§ **Passage**
Friday, May 21, 2010

The Crash Without Flash

While regulators and investors are still scratching their heads over what on earth happened May 6th that caused what is now being dubbed the "Flash Crash," the market has gone about its merry way steadily marching lower. We are now sitting within a hair of the "horrifying" lows hit on that day when markets plunged unexpectedly on extremely heavy volume, only to rip higher within minutes. Oh my God! What could've caused stocks to hit such extreme and unbelievably cheap levels? The SEC still has no idea, but they've introduced circuit breakers, so that should fix the problem. Any market crash that's going to happen on the SEC's watch is gonna take some time. Sort of like any good ponzi scheme. After all, it wouldn't have been right to catch the Madoff fraud early, better to let it snowball for a few years into a $65 billion fraud so it can ensnare everybody.

Now that equities are legitimately lower, and not the result of some fat finger or HFT trading malfunction, we have to think of an explanation. Because it's just inconceivable to think that maybe investors are bailing because the volatility scares them and a near 80% rally straight to the moon was good enough for them after 2008's drubbing. The WSJ pins the blame for the recent selloff on a highly leveraged pro-growth trade that is currently being unwound by the various hedge funds that profited it from it all year. The trade was based on the view that global economies would recover strongly and commodities and high yielding currencies and stocks would continue to rise. Hedge funds piled into the trade, which was pedaled by, you're never going to believe this, Goldman Sachs. Seems like the folks at GS really are to blame for everything.

In any event, it is expiration Friday. Everybody get their Dow 10,000 hats out AGAIN. Although it's not nearly as fun watching the computers wear them.

Wednesday, May 19, 2010

US Housing After the Tax Credit Expiration

The MBA has released two troubling updates on the state of the housing market. A record 14.69% of mortgage loans were either one payment delinquent or in the foreclosure process in the first quarter of 2010. As if that weren't enough to send you to the ledge, mortgage purchase applications plummeted to a 13-year low. Purchase applications fell 27% last week and have declined nearly 20% over the past month, this despite very low interest rates. Clearly the expiration of the tax credit has had a significant impact on would-be purchasers. With the administration's HAMP program stalling, somebody's going to have to come up with some more creative ways to pump up housing. The alternative? Face the inevitable economic outcome that the only way to a market clearing price is through supply and demand.

§ **Brief A**
Answer these questions using the market commentary above:
(i) What has the SEC introduced in response to the "Flash Crash"?
(ii) What record share of mortgage loans were one payment delinquent or in the foreclosure process in the first quarter of 2010?
(iii) By what percentage did mortgage purchase applications fall last week?
§ **Brief B**
Carry on the market commentary from its final sentence.
The material that follows is separate from the market commentary above.

§ **Supplied information**
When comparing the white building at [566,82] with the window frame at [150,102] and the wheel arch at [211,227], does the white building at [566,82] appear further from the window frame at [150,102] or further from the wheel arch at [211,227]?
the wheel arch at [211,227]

§ **Written answer A**
(i) Circuit breakers.
(ii) 14.69%.
(iii) 27%.

§ **Written answer B**
Tuesday, May 18, 2010

Germany to Ban Short-Selling of Stocks and Euro Government Bonds

Via FT Alphaville, Germany is banning short-selling of stocks and Euro government bonds, including CDS on bonds. How is it that the world's trusty regulators are so gosh darn predictable? See below in my last post about what European regulators might do for an encore to stem the bleeding: "They could always go after the shorts again, because that worked for like a minute in 2008." Just as I was confused (and admittedly angry) back in 2008 when governments around the world banned short-selling to resolve the completely unrelated issue of our globally insolvent banking system, I am perplexed by this action. I mean, since 2008, many of the financial institutions that we weren't allowed to short for a brief period of time eventually went bust, or were bailed out. Furthermore, the short-sale ban only hastened the stocks' plunges into the abyss. The stupid ban worked for all of a day, which just happened to be an expiration Friday, when stocks experienced unbelievable volatility, ripping through through call strikes already given up for dead by options traders that either raked it in, or experienced massive pain. And yet, once again, government manipulation of the market is being floated around as a solution by the Germans. And since all of our regulators like to coordinate their actions, even really dumb ones, I fully expect everyone to follow suit.

Friday, May 14, 2010

What's the Euro Going to Do For an Encore?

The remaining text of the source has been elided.